• [PROVIDED PASSAGE]:
Historic district in Utah, United States

The Granite Hydroelectric Power Station was built in 1896–1897 at the mouth of Big Cottonwood Canyon, about 6 mi southeast of Salt Lake City, Utah, United States(in what is now eastern Cottonwood Heights. The plant comprises the powerhouse, transformer house, a wooden conduit, penstocks, and a small dam. Like the Stairs Station upstream, it represents an intact high-head generating plant from the late 19th century.

==Description==
The powerhouse is a rectangular brick building on a concrete foundation, with extensive corbeling. The interior is a single room with two Pelton wheels flanking a generator, which replaced two older turbine-generator units. A work area in the station was powered by a 16 in Pelton wheel driving a belt, an unusual feature. The ceiling is a peaked assembly of steel beams with an arched brick infill. Water is supplied through a steel conduit and penstock system with a 450 ft head from the Stairs Station upstream. The dam, built in 1945, is part of neither historic district.

• [DATA EXTRACT]:
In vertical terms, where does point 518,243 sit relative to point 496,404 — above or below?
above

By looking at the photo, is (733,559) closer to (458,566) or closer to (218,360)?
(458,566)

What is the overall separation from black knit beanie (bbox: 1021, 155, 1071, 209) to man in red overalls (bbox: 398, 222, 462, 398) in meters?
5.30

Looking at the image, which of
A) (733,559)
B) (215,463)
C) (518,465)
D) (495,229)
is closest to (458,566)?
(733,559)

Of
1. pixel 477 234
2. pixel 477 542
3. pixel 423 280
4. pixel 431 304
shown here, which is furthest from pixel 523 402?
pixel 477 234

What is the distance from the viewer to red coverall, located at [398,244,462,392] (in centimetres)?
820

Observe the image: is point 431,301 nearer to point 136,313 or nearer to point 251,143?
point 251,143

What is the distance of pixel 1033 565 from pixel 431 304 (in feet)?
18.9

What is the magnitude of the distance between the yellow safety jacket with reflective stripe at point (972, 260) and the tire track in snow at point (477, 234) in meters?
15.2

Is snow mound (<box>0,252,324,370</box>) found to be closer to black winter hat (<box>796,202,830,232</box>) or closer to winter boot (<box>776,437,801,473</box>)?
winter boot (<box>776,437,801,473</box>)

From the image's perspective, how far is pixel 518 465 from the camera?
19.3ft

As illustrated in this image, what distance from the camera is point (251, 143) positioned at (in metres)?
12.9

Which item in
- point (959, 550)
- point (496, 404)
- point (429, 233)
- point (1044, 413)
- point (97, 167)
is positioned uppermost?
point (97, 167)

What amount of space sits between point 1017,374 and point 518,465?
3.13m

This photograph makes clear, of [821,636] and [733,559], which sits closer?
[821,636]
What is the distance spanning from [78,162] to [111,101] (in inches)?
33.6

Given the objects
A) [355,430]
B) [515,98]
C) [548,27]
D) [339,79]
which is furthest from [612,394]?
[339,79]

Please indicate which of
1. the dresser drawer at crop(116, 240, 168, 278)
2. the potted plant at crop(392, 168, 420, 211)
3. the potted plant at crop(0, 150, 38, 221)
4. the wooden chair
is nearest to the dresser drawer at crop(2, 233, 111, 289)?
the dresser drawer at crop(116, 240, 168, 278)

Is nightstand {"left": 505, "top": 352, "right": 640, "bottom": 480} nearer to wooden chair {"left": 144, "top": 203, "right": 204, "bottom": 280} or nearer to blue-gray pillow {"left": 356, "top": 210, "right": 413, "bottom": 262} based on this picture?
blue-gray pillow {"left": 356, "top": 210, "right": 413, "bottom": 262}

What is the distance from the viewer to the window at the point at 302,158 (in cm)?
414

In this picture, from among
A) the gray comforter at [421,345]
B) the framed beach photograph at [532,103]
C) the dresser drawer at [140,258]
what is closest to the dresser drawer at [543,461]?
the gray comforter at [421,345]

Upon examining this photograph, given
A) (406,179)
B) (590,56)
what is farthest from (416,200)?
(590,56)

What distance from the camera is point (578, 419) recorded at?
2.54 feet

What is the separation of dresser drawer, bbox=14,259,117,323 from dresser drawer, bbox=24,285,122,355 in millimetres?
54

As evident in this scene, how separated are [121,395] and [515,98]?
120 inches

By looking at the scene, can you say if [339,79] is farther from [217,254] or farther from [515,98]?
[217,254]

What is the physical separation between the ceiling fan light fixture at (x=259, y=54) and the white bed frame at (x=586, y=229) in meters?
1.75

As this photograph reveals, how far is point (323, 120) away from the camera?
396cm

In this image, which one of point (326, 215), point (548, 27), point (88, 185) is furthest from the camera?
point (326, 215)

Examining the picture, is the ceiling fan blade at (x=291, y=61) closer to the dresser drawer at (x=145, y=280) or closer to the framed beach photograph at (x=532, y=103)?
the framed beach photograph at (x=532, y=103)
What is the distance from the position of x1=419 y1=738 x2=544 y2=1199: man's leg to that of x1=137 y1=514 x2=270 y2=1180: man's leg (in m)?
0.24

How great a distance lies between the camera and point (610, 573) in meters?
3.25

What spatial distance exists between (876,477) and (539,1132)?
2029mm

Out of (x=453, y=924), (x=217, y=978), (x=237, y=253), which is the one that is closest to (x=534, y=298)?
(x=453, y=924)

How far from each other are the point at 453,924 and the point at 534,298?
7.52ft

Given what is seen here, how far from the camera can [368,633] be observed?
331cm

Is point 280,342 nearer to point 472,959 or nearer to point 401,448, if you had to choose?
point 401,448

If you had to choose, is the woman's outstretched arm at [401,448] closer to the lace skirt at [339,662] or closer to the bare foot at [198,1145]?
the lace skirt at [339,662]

• [CHECK YOUR UNDERSTANDING]:
1. Rewrite the Granite power station text, beginning at the words "Historic district in" and stopping after "late 19th century.", with "wooden conduit" changed to "timber conduit".
2. Continue the Granite power station text from where it stops.
The rows are separate material, not part of the Granite power station text.

• [ANSWER SECTION]:
1.
Historic district in Utah, United States

The Granite Hydroelectric Power Station was built in 1896–1897 at the mouth of Big Cottonwood Canyon, about 6 mi southeast of Salt Lake City, Utah, United States(in what is now eastern Cottonwood Heights. The plant comprises the powerhouse, transformer house, a timber conduit, penstocks, and a small dam. Like the Stairs Station upstream, it represents an intact high-head generating plant from the late 19th century.

2.
The transformer house is a plainer version of the power house. The operator's residence is nearby, built using the same sand-colored brick with extensive corbeling and a hipped roof. Two other residences of wood frame construction stand nearby, added in the 1920s. The present operator's residence is outside the historic district.

==History==
The Granite Power Station was built beginning in 1896 by the Utah Power Company, owned by the Salt Lake City Railroad Company to provide power to the company's streetcar system. The station did not live up to expectations and was frequently out of service. After several changes of ownership, the plant passed into the hands of Utah Power and Light in 1912. PacifiCorp later took ownership in 1989 operating the site under its own name as well as the name Rocky Mountain Power.

The Granite Power Station was placed on the National Register of Historic Places on April 20, 1989.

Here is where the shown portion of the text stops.